What is wanted is every line below from the one with "Terima kasih telah" up to and including the one with "hold the title Executive", retyped exactly, pictures excluded, nothing else.

[Dataset excerpts — start]

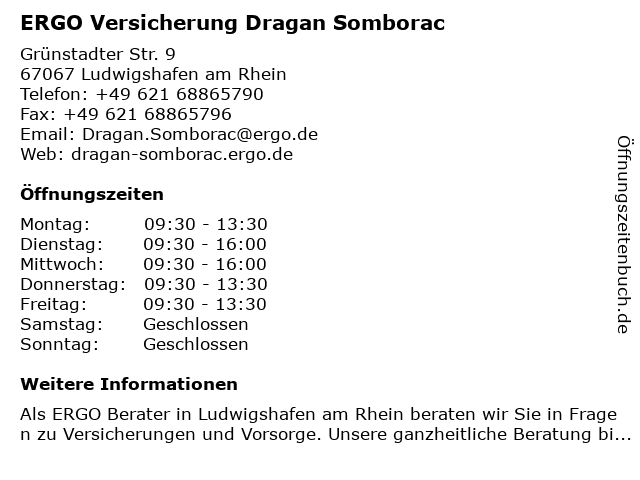 ERGO Versicherung Dragan Somborac

Grünstadter Str. 9
67067 Ludwigshafen am Rhein
Telefon: +49 621 68865790
Fax: +49 621 68865796
Email: Dragan.Somborac@ergo.de
Web: dragan-somborac.ergo.de

Öffnungszeiten

| | |
|---|---|
| Montag: | 09:30 - 13:30 |
| Dienstag: | 09:30 - 16:00 |
| Mittwoch: | 09:30 - 16:00 |
| Donnerstag: | 09:30 - 13:30 |
| Freitag: | 09:30 - 13:30 |
| Samstag: | Geschlossen |
| Sonntag: | Geschlossen |

Weitere Informationen

Als ERGO Berater in Ludwigshafen am Rhein beraten wir Sie in Fragen zu Versicherungen und Vorsorge. Unsere ganzheitliche Beratung bi...

Öffnungszeitenbuch.de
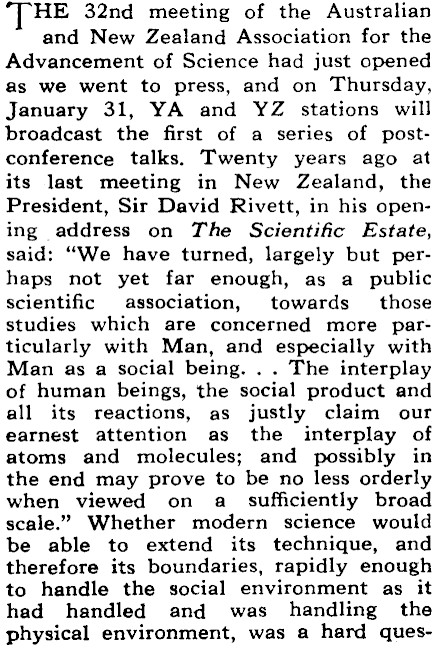 THE 32nd meeting of the Australian and New Zealand Association for the Advancement of Science had just opened as we went to press, and on Thursday, January 31, YA and YZ stations will broadcast the first of a series of post-conference talks. Twenty years ago at its last meeting in New Zealand, the President, Sir David Rivett, in his opening address on The Scientific Estate, said: "We have turned, largely but perhaps not yet far enough, as a public scientific association, towards those studies which are concerned more particularly with Man, and especially with Man as a social being. . . The interplay of human beings, the social product and all its reactions, as justly claim our earnest attention as the interplay of atoms and molecules; and possibly in the end may prove to be no less orderly when viewed on a sufficiently broad scale." Whether modern science would be able to extend its technique, and therefore its boundaries, rapidly enough to handle the social environment as it had handled and was handling the physical environment, was a hard ques-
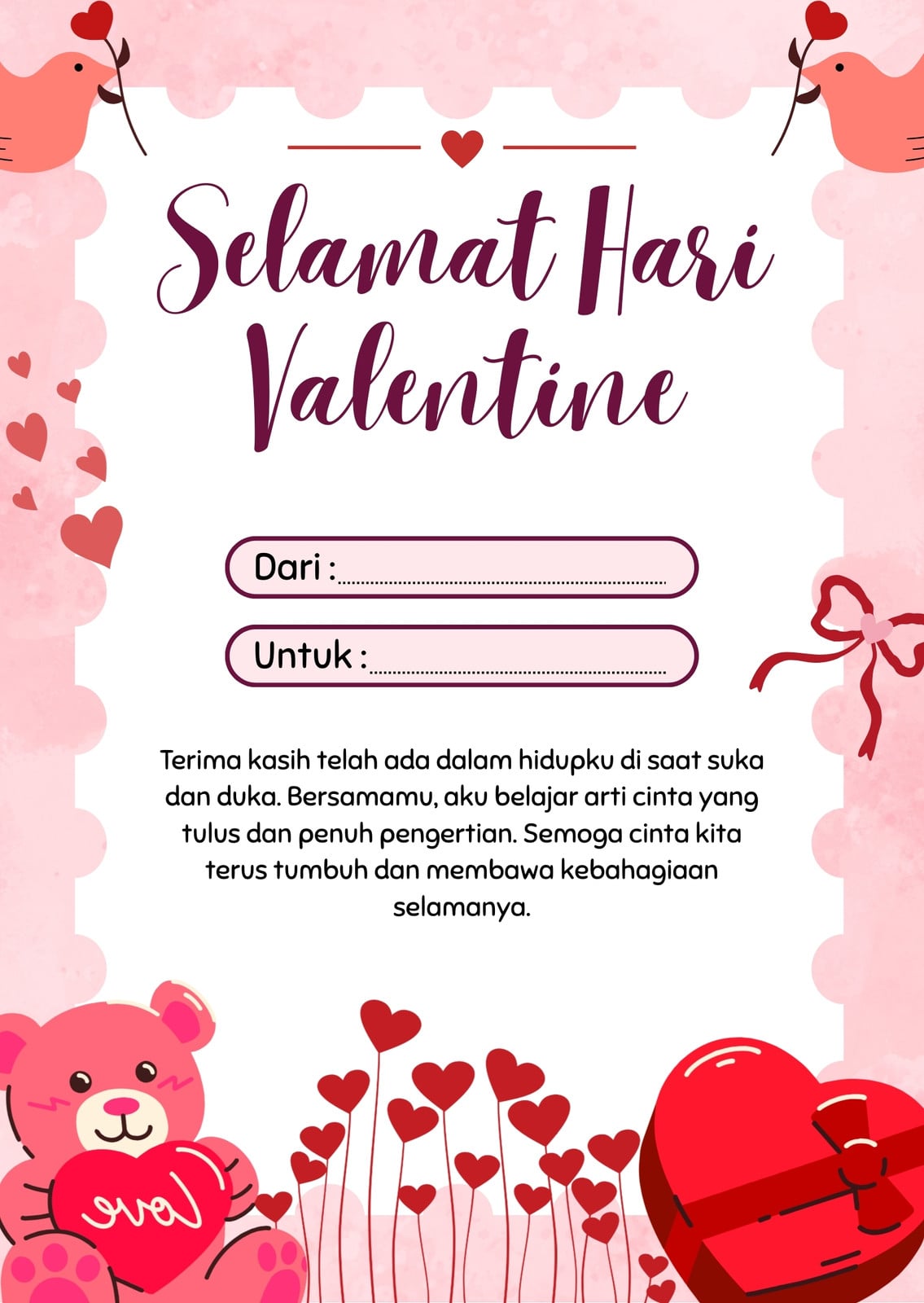 Selamat Hari Valentine

Dari : ____

Untuk : ____

Terima kasih telah ada dalam hidupku di saat suka dan duka. Bersamamu, aku belajar arti cinta yang tulus dan penuh pengertian. Semoga cinta kita terus tumbuh dan membawa kebahagiaan selamanya.

Love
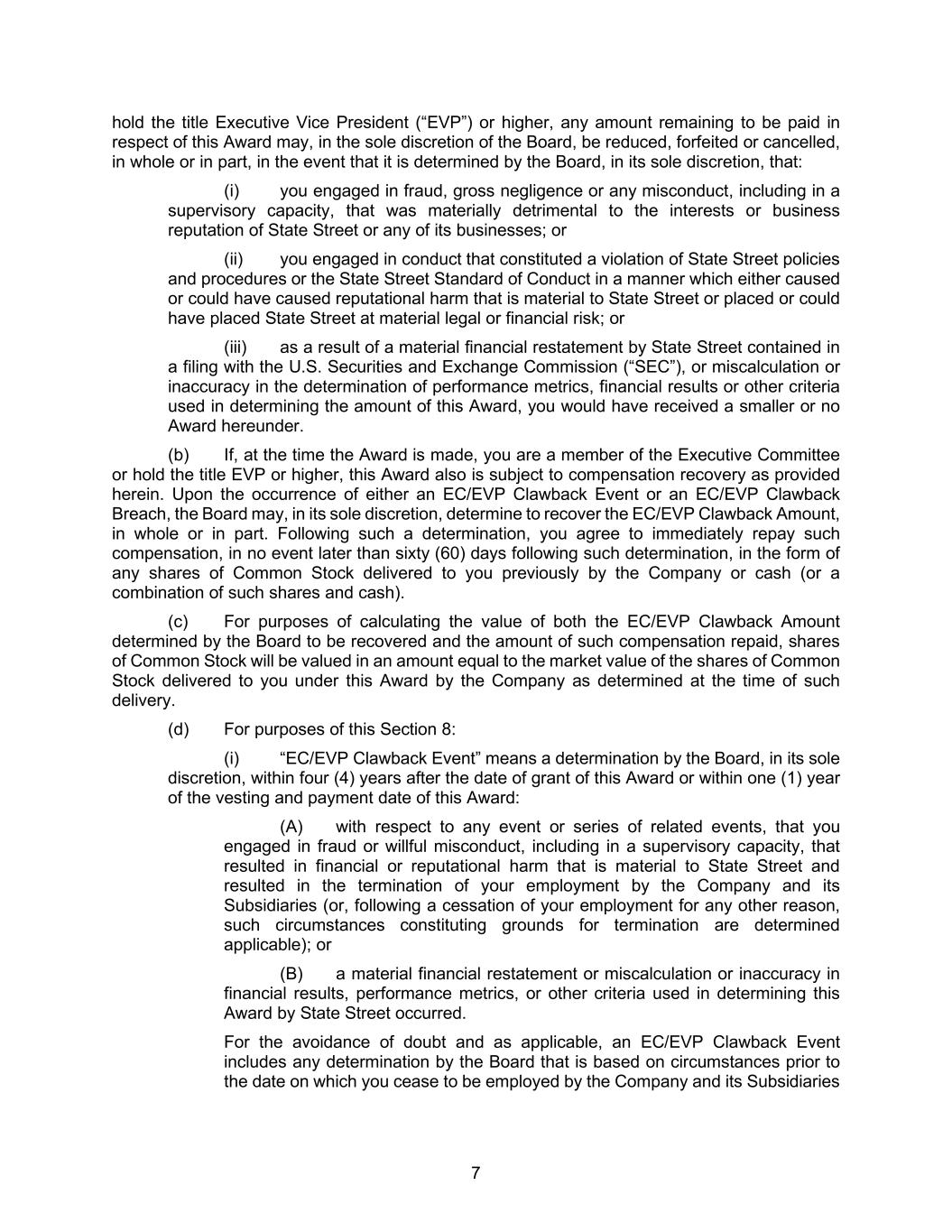 hold the title Executive Vice President (“EVP”) or higher, any amount remaining to be paid in respect of this Award may, in the sole discretion of the Board, be reduced, forfeited or cancelled, in whole or in part, in the event that it is determined by the Board, in its sole discretion, that:

(i) you engaged in fraud, gross negligence or any misconduct, including in a supervisory capacity, that was materially detrimental to the interests or business reputation of State Street or any of its businesses; or

(ii) you engaged in conduct that constituted a violation of State Street policies and procedures or the State Street Standard of Conduct in a manner which either caused or could have caused reputational harm that is material to State Street or placed or could have placed State Street at material legal or financial risk; or

(iii) as a result of a material financial restatement by State Street contained in a filing with the U.S. Securities and Exchange Commission (“SEC”), or miscalculation or inaccuracy in the determination of performance metrics, financial results or other criteria used in determining the amount of this Award, you would have received a smaller or no Award hereunder.

(b) If, at the time the Award is made, you are a member of the Executive Committee or hold the title EVP or higher, this Award also is subject to compensation recovery as provided herein. Upon the occurrence of either an EC/EVP Clawback Event or an EC/EVP Clawback Breach, the Board may, in its sole discretion, determine to recover the EC/EVP Clawback Amount, in whole or in part. Following such a determination, you agree to immediately repay such compensation, in no event later than sixty (60) days following such determination, in the form of any shares of Common Stock delivered to you previously by the Company or cash (or a combination of such shares and cash).

(c) For purposes of calculating the value of both the EC/EVP Clawback Amount determined by the Board to be recovered and the amount of such compensation repaid, shares of Common Stock will be valued in an amount equal to the market value of the shares of Common Stock delivered to you under this Award by the Company as determined at the time of such delivery.

(d) For purposes of this Section 8:

(i) “EC/EVP Clawback Event” means a determination by the Board, in its sole discretion, within four (4) years after the date of grant of this Award or within one (1) year of the vesting and payment date of this Award:

(A) with respect to any event or series of related events, that you engaged in fraud or willful misconduct, including in a supervisory capacity, that resulted in financial or reputational harm that is material to State Street and resulted in the termination of your employment by the Company and its Subsidiaries (or, following a cessation of your employment for any other reason, such circumstances constituting grounds for termination are determined applicable); or

(B) a material financial restatement or miscalculation or inaccuracy in financial results, performance metrics, or other criteria used in determining this Award by State Street occurred.

For the avoidance of doubt and as applicable, an EC/EVP Clawback Event includes any determination by the Board that is based on circumstances prior to the date on which you cease to be employed by the Company and its Subsidiaries

7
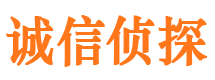 诚信侦探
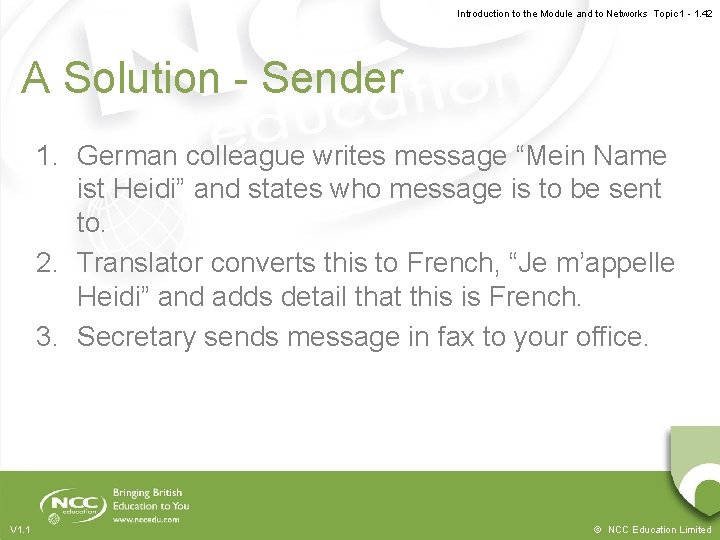 Introduction to the Module and to Networks Topic 1 - 1.42

A Solution - Sender

1. German colleague writes message “Mein Name ist Heidi” and states who message is to be sent to.
2. Translator converts this to French, “Je m’appelle Heidi” and adds detail that this is French.
3. Secretary sends message in fax to your office.

NCC education

Bringing British Education to You
www.nccedu.com

V1.1

© NCC Education Limited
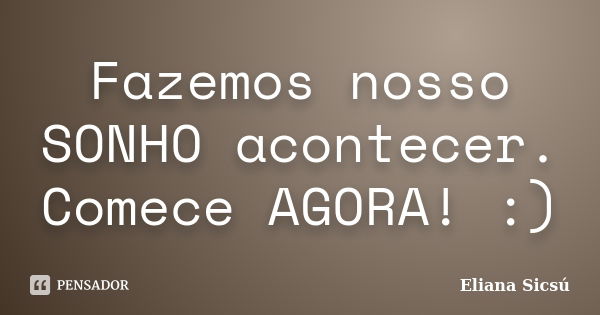 Fazemos nosso SONHO acontecer. Comece AGORA! :)

PENSADOR

Eliana Sicsú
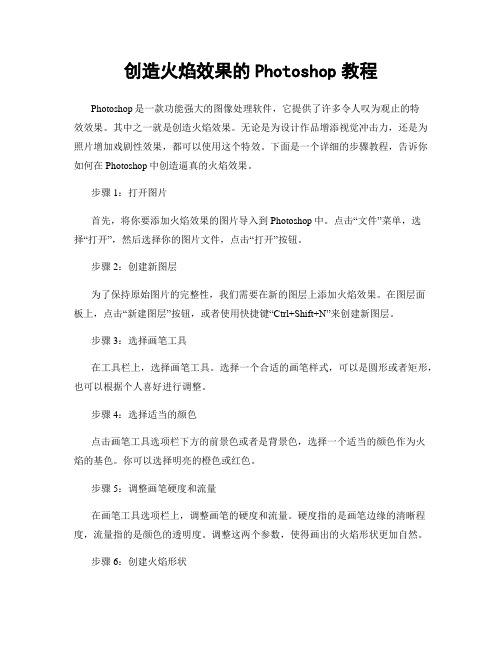 创造火焰效果的 Photoshop 教程

Photoshop 是一款功能强大的图像处理软件，它提供了许多令人叹为观止的特效效果。其中之一就是创造火焰效果。无论是为设计作品增添视觉冲击力，还是为照片增加戏剧性效果，都可以使用这个特效。下面是一个详细的步骤教程，告诉你如何在 Photoshop 中创造逼真的火焰效果。

步骤 1：打开图片

首先，将你要添加火焰效果的图片导入到 Photoshop 中。点击“文件”菜单，选择“打开”，然后选择你的图片文件，点击“打开”按钮。

步骤 2：创建新图层

为了保持原始图片的完整性，我们需要在新的图层上添加火焰效果。在图层面板上，点击“新建图层”按钮，或者使用快捷键“Ctrl+Shift+N”来创建新图层。

步骤 3：选择画笔工具

在工具栏上，选择画笔工具。选择一个合适的画笔样式，可以是圆形或者矩形，也可以根据个人喜好进行调整。

步骤 4：选择适当的颜色

点击画笔工具选项栏下方的前景色或者是背景色，选择一个适当的颜色作为火焰的基色。你可以选择明亮的橙色或红色。

步骤 5：调整画笔硬度和流量

在画笔工具选项栏上，调整画笔的硬度和流量。硬度指的是画笔边缘的清晰程度，流量指的是颜色的透明度。调整这两个参数，使得画出的火焰形状更加自然。

步骤 6：创建火焰形状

[Dataset excerpts — finish]

**Output for this exercise:**
Terima kasih telah ada dalam hidupku di saat suka dan duka. Bersamamu, aku belajar arti cinta yang tulus dan penuh pengertian. Semoga cinta kita terus tumbuh dan membawa kebahagiaan selamanya.

Love
 hold the title Executive Vice President (“EVP”) or higher, any amount remaining to be paid in respect of this Award may, in the sole discretion of the Board, be reduced, forfeited or cancelled, in whole or in part, in the event that it is determined by the Board, in its sole discretion, that:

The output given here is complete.